__TEXT SECTION__.
FIG. 4 shows a front elevational view of a laser machining apparatus in accordance with one exemplary embodiment.
FIGS. 5a-5 c show a cross-sectional view of a substrate in accordance with one exemplary embodiment.
FIGS. 6a-6 b show a cross-sectional view of a substrate in accordance with one exemplary embodiment.
FIGS. 7a-7 b show a cross-sectional view of a substrate in accordance with one exemplary embodiment.
FIG. 8 shows a flow chart showing steps in accordance with one exemplary embodiment.
 The embodiments described below pertain to methods and systems for laser micromachining a substrate. Laser micromachining is a common production method for controlled, selective removal of material. In embodiments of the present invention, laser micromachining includes processes such as cutting, slotting, dicing, singulating, via drilling and 3-dimensional machining in a variety of substrate materials. This can include the machining of features either partially or completely through the substrate's thickness.
 In one exemplary embodiment, the laser micromachining process utilizes a laser machine that can generate a laser beam for energizing and otherwise removing substrate material in an open, ambient environment. Energizing can comprise melting, vaporizing, exfoliating, phase explosion, and/or ablating among other processes. In some embodiments, the energizing can occur within an interface region surrounding the laser beam and the substrate material which the laser beam contacts. In further embodiments, the efficiency of the energizing process can be improved by supplying a halogen containing assist gas to the interface area. The assist gas can be provided by a gas supply nozzle that directs the assist gas to the interface area. In some embodiments, the assist gas can react with energized substrate material to form compounds that are more readily removed and/or dissipated than could otherwise be achieved. By supplying the assist gas to the interface region, the speed and efficiency of the laser machining process can be improved without the need to operate in controlled conditions. The exemplary laser machining apparatus works in an open air environment without the need for chambers or other containment vessels, and is therefore well suited for production techniques.
 One exemplary embodiment of the laser machining process will be described in the context of forming slots in a substrate. Such slots can be used for, among other things, fluid feed slots. In one exemplary embodiment, a substrate containing fluid feed slots can be incorporated into a print head or other fluid ejecting device. As commonly used in print head dice, the substrate can comprise a semiconductor substrate that has microelectronics incorporated within and supported by the substrate. In one exemplary embodiment, the fluid feed slot(s) allow a fluid such as ink to be supplied to fluid ejecting elements contained in ejection chambers within the print head. The fluid ejection elements commonly comprise firing resistors that heat ink causing increased pressure in the ejection chamber. A portion of that ink can be ejected through a firing nozzle with the ink being replaced by ink from the ink feed slot.

__SOURCE DATA__.
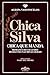 CHICA DA SILVA - CHICA QUE ...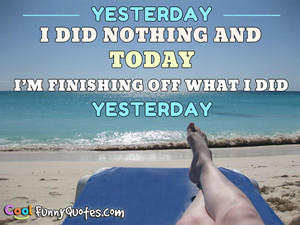 Yesterday I did nothing and today I'm finishing what I did yesterday.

__REQUIREMENT A__. Judge whether each statement agrees with the laser micromachining passage above: (i) the apparatus must operate inside a chamber or containment vessel; (ii) a gas supply nozzle can direct the assist gas to the interface area; (iii) the firing resistors cool the ink in the ejection chamber. For each, answer yes or no and quote the deciding words from the passage.
__REQUIREMENT B__. According to the laser micromachining passage above, what kind of assist gas can be supplied to the interface area to improve the efficiency of the energizing process?
__REQUIREMENT C__. Continue the laser micromachining passage above from where it stops.

__TASK OUTPUT A__.
(i) No: "works in an open air environment without the need for chambers or other containment vessels"
(ii) Yes: "The assist gas can be provided by a gas supply nozzle that directs the assist gas to the interface area."
(iii) No: "firing resistors that heat ink causing increased pressure in the ejection chamber"

__TASK OUTPUT B__. A halogen containing assist gas.

__TASK OUTPUT C__.
 Although exemplary embodiments included herein are described in the context of providing dice for use in ink jet printers, it is recognized and understood that the techniques described herein can be applicable to other applications where micromachining a substrate is desired. For example, the described embodiments can be used for quickly and efficiently dicing or singulating semiconductor wafers.
 The various components described below may not be illustrated accurately as far as their size is concerned. Rather, the included figures are intended as diagrammatic representations to illustrate to the reader various inventive principles that are described herein.
 Exemplary Products
FIG. 1 shows an exemplary print cartridge 142. The print cartridge is comprised of the print head 144 and the cartridge body 146. Other exemplary configurations will be recognized by those of skill in the art.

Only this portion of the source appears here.